Sir Frank MontgomeryMC
- Full name: Frank Percival Montgomery
- Born: 10 June 1892 Belfast, Ireland
- Died: 11 August 1972 (aged 80) Belfast, Northern Ireland
- School: Campbell College
- University: Queen's University Belfast University of Cambridge
- Occupation: Radiologist

Rugby union career
- Position: Fullback

International career
- Years: Team / Apps / (Points)
- 1914: Ireland / 3 / (0)

= Frank Montgomery (rugby union) =

Rugby union player from Northern Ireland

Sir Frank Percival Montgomery (10 June 1892 — 11 August 1972) was a radiologist from Northern Ireland and an Ireland international rugby union player.

==Biography==
Raised in Belfast, Montgomery was the son of Presbyterian clergyman Henry Montgomery, the founder of the Shankill Road Mission who served as moderator of the Presbyterian Church in Ireland. He attended Campbell College and Queen's University Belfast. A fullback, Montgomery was a varsity rugby player, capped three times for Ireland during the 1914 Five Nations.

Montgomery received a commission in the Royal Army Medical Corps after qualifying as a doctor in 1915. Serving on the Western Front, Montgomery was awarded a Military Cross and Croix de Guerre (with bar).

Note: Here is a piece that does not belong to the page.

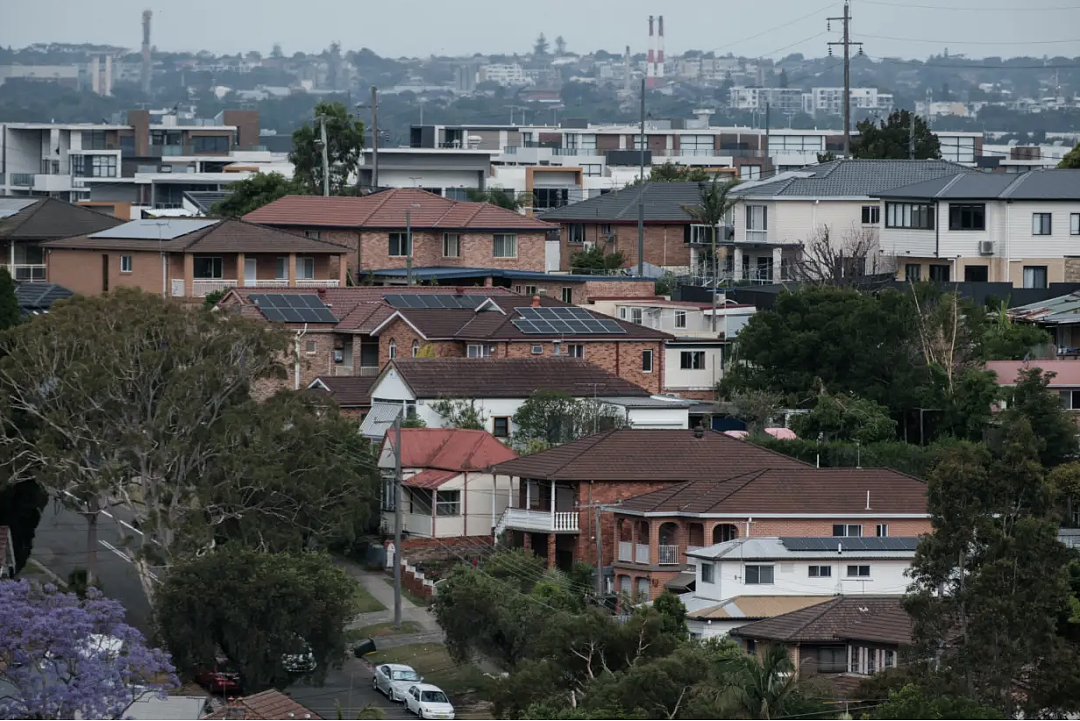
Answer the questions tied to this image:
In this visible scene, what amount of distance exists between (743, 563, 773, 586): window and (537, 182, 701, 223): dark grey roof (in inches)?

After further studies at the University of Cambridge, Montgomery became a pioneering radiologist. He was the first person to introduce radium into Northern Ireland. In 1948, Montgomery was appointed chairman of the Northern Ireland Hospitals Authority. He was knighted in 1953 for his contribution to medicine. From 1956 to 1967, Montgomery served as pro-chancellor of Queen's University.